Evangelion-Katastrophen-Warn-App erweist sich in Japan als Download-Hit

Ein junger japanischer Programmierer hat eine Smartphone-App entwickelt, die auf dem Anime „Neon Genesis Evangelion“ basiert. Diese ermöglicht es den Menschen, eine Naturkatstrophe aus Sicht der Hauptfigur des Anime zu erleben. In Echtzeit erlebt man, wie sich die Situation entwickelt und außer Kontrolle geraten kann.
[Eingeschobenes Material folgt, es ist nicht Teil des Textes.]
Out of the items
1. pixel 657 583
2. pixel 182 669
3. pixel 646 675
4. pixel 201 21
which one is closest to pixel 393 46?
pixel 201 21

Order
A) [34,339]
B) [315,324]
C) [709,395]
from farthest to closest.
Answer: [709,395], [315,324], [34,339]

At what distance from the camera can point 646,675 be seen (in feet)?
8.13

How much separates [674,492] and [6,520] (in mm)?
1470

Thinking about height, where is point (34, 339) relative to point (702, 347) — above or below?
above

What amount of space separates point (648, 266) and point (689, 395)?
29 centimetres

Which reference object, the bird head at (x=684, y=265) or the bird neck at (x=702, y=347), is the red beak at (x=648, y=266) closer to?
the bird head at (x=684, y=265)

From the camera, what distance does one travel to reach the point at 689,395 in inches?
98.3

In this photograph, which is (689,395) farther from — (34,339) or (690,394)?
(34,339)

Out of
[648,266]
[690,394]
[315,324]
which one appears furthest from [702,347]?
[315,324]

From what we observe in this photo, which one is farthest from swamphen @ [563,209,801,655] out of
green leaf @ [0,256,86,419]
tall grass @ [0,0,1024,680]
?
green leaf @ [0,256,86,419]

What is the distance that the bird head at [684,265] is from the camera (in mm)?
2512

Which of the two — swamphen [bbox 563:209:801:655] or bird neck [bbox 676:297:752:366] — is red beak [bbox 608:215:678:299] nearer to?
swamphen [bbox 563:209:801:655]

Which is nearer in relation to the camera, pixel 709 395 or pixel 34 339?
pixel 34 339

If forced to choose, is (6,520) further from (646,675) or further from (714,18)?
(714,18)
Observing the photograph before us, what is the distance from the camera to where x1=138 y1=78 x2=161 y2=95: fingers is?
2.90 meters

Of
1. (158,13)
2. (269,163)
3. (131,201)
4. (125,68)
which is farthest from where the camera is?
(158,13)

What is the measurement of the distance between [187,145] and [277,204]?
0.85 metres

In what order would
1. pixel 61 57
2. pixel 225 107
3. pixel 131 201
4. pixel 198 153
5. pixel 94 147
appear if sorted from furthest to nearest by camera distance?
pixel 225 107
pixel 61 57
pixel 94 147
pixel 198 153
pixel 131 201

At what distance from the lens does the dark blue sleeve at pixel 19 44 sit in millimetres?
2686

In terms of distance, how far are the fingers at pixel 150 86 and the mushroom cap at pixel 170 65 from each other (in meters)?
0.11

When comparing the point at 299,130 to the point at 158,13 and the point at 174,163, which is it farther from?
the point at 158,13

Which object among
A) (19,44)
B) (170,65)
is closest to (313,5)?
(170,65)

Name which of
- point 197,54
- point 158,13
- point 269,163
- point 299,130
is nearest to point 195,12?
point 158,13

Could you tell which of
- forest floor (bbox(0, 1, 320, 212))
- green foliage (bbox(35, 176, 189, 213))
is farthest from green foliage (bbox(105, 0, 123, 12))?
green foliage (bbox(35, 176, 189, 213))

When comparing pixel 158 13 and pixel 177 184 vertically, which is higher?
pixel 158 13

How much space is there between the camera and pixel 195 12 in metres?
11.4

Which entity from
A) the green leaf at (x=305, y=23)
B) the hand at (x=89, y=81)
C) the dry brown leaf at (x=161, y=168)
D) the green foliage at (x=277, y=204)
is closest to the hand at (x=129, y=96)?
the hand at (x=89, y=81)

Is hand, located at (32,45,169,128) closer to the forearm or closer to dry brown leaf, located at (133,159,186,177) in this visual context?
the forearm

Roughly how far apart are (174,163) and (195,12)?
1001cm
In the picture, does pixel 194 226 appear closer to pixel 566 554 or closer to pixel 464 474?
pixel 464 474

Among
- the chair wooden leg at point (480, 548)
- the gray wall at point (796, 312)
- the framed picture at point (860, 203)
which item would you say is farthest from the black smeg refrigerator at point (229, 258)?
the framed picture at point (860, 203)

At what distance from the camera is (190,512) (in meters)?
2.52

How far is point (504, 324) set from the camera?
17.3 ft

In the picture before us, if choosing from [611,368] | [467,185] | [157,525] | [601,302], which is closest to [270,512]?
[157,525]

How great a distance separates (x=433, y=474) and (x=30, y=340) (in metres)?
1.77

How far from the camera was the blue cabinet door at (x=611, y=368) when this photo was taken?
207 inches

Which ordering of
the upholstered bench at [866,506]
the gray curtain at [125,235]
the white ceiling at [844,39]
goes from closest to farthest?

Die an den Anime „Neon Genesis Evangelion“ angelehnte Katastrophen-Warn-App wurde vor knapp einem Jahr veröffentlicht und mittlerweile mehr als eine Million Mal heruntergeladen. Die App ermöglicht es den Nutzern, den Countdown zu einem Erdbeben in Echtzeit zu erleben. Eine vorherige Warnung ähnelt einer, wie sie im Anime auftaucht. Auch andere Funktionen der App sind speziell auf den Anime zugeschnitten.

Warnung im Anime-Style

Die „Tokumu Kikan NERV Bosai“-App wurde nach der Spezialorganisation aus der Reihe, NERV benannt, der auch der Protagonist Shinji Ikari angehört. Das gesamte Design der Anwendung wurde stark vom Evangelion-Anime beeinflusst. Die Grundfarbe ist Schwarz, die Warnungen erscheinen hingegen in lila Buchstaben, genau die Farben der Evangelion Unit-01, die im Anime von Shinji gesteuert wird.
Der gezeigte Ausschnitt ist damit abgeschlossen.